HUSİLER İRAN TAKVİYELİ Mİ?
Husiler ile İran Şii inanç sisteminin farklı kollarına mensuplar. Münasebetiyle sanıldığı üzere yüzde yüz bir dayanak alıyor değiller İran’dan. Lakin İran’ın genel politik duruşuna uygun bir durumda olduğu için elbette manevi dayanağını almış durumdalar. İran bölgede ABD/Suudi hakimiyetine karşılar. Husiler de birebir güçlerin desteklediği Haydi hükümetine. Ortak jeopolitik çıkarları var yani. Lakin buna karşın İran’ın Husilere silah yağdırdığı argümanı da son derece temelsiz, zira Yemen havadan, karadan, denizden abluka altında. Birkaç tüfekten değil, yüzlerce ağır silahtan kelam ediyoruz. Nasıl sokulur ülkeye çok silah? Fakat Cumhurbaşkanı Haydi, hem İran’ı hem de Lübnan Hizbullahı’nı Husilere yardım etmekle suçluyor sık sık.

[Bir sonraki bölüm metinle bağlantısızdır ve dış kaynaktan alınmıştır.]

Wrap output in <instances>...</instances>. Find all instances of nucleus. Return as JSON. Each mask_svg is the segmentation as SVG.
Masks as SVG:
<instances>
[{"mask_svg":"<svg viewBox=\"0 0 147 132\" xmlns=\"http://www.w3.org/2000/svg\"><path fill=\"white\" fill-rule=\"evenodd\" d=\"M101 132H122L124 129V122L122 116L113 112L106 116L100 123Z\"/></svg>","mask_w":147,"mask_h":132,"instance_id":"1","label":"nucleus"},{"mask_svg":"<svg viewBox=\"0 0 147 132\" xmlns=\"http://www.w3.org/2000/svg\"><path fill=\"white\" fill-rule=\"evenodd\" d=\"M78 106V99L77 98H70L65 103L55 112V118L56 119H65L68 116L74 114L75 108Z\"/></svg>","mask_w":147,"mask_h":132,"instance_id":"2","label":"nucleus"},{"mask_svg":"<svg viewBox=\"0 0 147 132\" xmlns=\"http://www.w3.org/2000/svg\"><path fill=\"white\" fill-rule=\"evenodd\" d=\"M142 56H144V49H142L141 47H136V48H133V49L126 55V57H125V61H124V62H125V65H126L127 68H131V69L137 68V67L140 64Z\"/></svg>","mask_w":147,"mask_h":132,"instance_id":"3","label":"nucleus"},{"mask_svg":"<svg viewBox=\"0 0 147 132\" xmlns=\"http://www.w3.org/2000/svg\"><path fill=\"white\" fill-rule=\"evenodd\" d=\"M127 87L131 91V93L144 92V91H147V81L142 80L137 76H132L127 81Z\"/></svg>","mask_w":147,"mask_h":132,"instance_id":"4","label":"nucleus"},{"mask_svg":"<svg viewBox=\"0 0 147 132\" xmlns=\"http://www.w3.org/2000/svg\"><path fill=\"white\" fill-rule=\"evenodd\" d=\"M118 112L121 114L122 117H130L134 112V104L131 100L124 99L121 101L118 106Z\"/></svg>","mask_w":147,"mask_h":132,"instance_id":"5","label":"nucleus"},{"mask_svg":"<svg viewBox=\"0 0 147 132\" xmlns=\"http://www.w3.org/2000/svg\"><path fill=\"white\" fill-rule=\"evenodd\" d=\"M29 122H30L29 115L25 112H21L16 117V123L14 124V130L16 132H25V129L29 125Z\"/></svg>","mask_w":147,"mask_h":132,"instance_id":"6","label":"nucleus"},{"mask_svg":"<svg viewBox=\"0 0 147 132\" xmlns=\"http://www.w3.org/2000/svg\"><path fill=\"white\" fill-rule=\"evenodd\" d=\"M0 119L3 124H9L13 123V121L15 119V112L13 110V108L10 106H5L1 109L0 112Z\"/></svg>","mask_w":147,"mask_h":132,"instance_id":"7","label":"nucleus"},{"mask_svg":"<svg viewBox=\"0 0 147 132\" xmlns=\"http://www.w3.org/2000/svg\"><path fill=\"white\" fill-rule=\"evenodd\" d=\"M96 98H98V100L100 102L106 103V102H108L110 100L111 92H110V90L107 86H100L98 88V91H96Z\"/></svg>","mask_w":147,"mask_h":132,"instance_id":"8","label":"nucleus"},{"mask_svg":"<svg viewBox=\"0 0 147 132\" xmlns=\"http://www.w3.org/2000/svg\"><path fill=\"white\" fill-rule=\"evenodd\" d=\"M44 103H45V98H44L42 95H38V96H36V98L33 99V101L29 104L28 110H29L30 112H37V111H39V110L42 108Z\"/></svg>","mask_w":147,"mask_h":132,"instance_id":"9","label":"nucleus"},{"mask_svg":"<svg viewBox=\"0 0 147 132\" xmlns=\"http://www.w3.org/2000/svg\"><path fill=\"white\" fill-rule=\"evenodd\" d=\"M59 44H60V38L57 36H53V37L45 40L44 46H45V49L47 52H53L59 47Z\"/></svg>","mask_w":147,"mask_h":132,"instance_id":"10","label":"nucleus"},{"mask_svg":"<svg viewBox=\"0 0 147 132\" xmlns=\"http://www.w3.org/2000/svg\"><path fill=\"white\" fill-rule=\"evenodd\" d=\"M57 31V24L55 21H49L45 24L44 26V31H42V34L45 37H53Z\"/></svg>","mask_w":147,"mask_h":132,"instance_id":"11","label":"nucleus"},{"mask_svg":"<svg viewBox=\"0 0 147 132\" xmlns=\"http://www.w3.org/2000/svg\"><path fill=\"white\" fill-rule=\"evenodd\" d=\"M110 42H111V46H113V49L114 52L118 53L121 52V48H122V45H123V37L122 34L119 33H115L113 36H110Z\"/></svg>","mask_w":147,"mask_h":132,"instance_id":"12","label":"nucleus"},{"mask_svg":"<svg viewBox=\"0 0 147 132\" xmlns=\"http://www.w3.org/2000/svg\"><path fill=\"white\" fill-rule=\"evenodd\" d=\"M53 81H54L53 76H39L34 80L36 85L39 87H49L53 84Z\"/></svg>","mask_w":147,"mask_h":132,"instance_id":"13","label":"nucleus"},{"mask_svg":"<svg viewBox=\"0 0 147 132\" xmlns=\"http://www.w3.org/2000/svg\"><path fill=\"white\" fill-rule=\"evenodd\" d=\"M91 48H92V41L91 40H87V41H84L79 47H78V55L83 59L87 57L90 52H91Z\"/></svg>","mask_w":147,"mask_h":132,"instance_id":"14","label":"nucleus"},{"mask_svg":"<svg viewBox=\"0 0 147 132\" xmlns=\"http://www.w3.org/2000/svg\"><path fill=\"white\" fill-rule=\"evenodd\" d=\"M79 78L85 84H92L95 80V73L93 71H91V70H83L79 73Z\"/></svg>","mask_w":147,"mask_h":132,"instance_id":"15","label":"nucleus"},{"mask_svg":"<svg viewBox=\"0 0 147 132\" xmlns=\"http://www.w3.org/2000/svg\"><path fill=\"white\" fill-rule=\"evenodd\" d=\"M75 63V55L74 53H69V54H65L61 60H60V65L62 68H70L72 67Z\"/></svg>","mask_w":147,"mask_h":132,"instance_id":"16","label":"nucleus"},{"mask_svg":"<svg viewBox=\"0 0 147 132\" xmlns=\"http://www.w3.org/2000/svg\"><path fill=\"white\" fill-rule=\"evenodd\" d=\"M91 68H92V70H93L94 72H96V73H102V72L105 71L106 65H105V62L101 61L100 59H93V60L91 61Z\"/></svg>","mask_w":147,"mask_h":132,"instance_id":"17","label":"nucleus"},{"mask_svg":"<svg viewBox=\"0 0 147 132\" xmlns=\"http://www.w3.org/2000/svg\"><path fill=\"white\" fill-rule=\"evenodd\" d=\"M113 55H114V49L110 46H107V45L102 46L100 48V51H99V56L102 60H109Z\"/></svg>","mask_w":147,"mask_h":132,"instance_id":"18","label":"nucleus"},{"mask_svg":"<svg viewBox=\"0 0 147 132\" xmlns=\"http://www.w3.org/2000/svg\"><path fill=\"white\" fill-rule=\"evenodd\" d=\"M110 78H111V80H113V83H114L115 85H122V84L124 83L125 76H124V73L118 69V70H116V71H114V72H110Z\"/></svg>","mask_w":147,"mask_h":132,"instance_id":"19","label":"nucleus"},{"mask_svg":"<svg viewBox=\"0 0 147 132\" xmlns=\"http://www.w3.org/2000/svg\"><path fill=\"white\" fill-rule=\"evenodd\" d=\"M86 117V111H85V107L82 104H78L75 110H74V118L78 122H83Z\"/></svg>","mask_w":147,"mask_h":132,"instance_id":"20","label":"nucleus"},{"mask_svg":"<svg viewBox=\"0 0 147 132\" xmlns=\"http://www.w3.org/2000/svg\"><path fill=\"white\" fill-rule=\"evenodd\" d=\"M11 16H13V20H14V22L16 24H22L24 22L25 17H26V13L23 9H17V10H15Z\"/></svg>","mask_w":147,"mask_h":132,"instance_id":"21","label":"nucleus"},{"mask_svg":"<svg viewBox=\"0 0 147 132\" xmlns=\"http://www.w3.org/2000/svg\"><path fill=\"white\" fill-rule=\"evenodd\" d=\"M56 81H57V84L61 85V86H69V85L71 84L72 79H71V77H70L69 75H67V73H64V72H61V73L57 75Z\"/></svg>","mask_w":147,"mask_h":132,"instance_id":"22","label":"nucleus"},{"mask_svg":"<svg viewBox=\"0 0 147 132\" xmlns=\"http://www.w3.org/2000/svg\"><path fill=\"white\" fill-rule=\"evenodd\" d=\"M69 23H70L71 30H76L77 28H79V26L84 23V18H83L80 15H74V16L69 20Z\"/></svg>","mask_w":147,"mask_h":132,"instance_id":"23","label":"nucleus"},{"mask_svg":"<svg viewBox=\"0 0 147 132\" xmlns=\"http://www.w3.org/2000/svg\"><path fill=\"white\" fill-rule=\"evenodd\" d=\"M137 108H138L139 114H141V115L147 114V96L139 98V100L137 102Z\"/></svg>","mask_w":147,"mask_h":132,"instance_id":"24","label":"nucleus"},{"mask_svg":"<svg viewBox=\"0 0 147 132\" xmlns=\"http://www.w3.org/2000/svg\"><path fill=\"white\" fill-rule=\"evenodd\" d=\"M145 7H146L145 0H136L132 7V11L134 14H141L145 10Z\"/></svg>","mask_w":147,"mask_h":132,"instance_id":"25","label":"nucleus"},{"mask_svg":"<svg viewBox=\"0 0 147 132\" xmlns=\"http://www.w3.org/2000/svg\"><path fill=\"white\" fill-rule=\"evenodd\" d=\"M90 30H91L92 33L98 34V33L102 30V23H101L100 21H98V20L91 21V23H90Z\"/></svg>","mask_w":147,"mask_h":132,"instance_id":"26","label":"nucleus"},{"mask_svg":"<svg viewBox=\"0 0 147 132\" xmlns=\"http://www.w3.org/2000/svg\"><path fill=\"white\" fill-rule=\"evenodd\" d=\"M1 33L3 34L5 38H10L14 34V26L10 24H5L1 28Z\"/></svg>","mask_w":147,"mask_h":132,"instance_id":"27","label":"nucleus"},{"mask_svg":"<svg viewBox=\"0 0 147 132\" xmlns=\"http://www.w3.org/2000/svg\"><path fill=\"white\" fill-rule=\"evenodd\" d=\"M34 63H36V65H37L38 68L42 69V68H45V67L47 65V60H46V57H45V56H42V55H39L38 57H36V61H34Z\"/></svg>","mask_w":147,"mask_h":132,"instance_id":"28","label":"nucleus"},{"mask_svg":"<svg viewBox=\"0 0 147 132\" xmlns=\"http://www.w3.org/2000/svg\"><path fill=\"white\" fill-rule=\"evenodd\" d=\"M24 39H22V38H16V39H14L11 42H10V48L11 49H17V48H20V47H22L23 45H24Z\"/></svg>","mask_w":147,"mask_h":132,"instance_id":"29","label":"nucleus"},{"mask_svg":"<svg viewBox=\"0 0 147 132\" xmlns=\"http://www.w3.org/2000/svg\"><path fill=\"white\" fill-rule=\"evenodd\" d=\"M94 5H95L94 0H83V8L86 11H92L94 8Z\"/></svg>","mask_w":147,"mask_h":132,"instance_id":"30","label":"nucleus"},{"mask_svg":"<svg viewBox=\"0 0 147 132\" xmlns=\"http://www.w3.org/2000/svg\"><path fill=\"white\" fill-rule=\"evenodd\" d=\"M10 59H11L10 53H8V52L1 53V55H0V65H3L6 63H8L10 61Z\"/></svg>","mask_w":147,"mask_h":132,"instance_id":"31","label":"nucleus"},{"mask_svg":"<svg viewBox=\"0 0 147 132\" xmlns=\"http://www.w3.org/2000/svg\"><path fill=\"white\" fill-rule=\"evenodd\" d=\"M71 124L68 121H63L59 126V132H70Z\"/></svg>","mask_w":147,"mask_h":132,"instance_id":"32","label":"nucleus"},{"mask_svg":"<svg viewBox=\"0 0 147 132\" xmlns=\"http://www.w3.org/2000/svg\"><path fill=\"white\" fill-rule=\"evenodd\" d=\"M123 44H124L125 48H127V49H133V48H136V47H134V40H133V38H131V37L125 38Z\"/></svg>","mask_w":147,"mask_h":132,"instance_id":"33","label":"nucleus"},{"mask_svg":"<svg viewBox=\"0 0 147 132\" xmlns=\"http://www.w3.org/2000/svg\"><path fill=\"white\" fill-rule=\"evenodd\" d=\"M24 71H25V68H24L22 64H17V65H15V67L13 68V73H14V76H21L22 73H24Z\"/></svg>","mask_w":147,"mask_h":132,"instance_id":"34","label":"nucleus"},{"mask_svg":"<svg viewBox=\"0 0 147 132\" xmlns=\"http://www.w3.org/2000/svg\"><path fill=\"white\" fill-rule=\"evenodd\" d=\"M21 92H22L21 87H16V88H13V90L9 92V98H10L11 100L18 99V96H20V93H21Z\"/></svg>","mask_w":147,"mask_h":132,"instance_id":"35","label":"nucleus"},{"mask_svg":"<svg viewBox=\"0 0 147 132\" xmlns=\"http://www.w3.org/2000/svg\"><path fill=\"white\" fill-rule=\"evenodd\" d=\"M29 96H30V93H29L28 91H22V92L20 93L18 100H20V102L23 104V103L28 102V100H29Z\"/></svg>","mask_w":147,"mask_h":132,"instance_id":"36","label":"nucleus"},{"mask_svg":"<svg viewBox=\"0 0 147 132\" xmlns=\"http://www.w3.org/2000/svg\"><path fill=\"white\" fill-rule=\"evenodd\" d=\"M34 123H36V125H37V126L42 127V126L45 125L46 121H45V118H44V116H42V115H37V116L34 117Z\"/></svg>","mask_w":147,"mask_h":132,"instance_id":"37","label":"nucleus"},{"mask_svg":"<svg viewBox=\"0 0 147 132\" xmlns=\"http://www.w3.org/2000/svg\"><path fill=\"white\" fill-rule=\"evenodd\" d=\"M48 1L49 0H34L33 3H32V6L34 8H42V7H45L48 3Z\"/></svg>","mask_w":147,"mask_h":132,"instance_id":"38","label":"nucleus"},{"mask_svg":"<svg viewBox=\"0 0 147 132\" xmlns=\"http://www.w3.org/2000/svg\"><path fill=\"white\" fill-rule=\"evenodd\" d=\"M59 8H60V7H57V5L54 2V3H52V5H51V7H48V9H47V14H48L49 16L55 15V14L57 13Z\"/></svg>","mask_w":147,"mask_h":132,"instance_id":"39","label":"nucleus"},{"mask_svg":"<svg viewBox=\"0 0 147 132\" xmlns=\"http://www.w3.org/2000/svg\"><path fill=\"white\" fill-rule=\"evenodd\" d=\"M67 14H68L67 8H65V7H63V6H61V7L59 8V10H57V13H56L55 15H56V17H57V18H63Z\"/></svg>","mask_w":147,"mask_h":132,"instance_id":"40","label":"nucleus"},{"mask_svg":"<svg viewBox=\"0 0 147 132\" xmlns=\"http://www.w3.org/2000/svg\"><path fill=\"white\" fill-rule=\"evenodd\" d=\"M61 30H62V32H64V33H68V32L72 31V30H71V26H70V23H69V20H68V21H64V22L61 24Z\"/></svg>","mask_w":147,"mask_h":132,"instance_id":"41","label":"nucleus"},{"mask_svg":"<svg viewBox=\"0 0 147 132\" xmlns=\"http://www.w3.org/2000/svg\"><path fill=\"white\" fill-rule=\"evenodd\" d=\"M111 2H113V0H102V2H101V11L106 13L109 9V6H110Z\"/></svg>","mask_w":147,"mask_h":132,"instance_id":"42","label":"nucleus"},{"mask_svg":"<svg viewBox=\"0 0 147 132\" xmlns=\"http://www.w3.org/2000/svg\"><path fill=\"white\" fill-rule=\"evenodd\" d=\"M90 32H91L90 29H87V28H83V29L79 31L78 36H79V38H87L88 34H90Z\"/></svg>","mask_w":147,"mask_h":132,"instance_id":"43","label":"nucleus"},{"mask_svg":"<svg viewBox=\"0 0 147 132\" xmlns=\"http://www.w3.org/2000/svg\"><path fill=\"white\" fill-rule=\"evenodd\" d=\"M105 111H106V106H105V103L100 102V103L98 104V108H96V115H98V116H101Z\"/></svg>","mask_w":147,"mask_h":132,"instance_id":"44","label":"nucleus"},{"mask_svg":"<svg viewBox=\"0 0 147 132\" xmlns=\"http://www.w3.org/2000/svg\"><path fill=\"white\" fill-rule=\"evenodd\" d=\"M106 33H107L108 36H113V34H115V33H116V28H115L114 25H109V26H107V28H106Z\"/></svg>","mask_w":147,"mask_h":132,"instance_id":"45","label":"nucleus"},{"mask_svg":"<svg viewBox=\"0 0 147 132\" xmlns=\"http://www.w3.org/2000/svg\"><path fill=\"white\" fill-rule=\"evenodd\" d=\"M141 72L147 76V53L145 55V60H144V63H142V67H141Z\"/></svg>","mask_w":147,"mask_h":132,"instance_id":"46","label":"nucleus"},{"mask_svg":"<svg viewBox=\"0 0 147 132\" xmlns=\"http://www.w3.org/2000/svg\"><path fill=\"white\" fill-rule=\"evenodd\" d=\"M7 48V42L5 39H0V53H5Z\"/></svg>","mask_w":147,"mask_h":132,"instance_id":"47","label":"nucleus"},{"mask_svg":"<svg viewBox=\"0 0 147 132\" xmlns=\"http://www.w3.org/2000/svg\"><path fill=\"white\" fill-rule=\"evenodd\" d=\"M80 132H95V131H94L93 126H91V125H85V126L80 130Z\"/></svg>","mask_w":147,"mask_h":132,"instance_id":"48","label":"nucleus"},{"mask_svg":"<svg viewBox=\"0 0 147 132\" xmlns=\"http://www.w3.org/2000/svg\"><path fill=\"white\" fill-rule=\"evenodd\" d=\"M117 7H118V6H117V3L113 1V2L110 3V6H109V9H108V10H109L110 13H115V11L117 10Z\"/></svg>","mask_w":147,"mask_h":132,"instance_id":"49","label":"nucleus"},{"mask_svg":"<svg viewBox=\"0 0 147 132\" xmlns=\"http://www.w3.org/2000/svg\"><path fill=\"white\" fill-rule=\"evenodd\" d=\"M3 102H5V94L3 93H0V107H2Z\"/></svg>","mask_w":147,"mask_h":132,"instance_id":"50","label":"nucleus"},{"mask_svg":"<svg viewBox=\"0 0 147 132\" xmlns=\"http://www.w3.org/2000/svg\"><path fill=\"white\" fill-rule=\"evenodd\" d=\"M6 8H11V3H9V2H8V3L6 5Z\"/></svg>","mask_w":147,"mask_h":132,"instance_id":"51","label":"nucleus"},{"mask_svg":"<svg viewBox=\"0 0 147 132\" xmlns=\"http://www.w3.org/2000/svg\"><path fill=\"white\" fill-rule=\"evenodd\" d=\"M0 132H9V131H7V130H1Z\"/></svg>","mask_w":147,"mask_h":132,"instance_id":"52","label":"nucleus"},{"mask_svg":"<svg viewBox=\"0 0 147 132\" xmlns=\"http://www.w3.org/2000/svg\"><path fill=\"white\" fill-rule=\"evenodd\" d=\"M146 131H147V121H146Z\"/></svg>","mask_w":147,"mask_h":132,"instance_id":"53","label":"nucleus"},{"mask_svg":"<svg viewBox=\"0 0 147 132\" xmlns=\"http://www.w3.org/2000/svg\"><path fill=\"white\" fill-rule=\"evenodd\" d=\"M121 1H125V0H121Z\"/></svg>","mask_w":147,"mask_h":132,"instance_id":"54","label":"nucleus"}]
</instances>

Yemen’de mezhep kaynaklı çatışma üzere gösterilmeye çalışsa da bu gerçeğin çok az değerli bir kısmını oluşturuyor. Orada asıl sorun yaratanlar, bugün Suudi işgaline takviye veren ülkeler; yani ABD, Fransa, İngiltere, Almanya. Bab al-Mandeb boğazından her gün 5 milyon varil petrol geçişi yapılıyor, Avrupa’ya, ABD’ye. Petrolün kürese çapta nakliyesi için yaşamsal bir ehemmiyeti var Bab al-Mandeb’in. İsmi geçen devletlerin kendileriyle “iyi geçinecek idarelere ihtiyacı var Yemen’de. Oya mezhepçi olarak suçladıkları Ensarullah (Husiler) Sünni ya da Şii hangi ülke emperyalizmin saldırısına uğruyorsa ona dayanak veriyor. Irak işgaline de karşı çıkmışlar, işgal, destekleyen Salih idaresine başkaldırmışlardı. Münasebetiyle Ensarullah’ın Yemen’i yönetmesine asla razı olmaz bu ülkeler. Ayrıyeten Ensarullah’ın birçok önde gelen mensubu birleşmeden evvelki sosyalist Güney Yemen’de idari misyonlar almış, eşitlikçi siyasetler üreten hükümetlerde devlet yönetme tecrübesi edinişlerdi bir oldukça. Sosyalist bir geleneğin izlerini taşıdığından, olaylara dar mezhepçi yaklaşmamaktadır. Emperyal güçler Ensarullah’ın bu tavrını görünmez kılmak için mezhep kartını –Yemen’de de- oynuyor.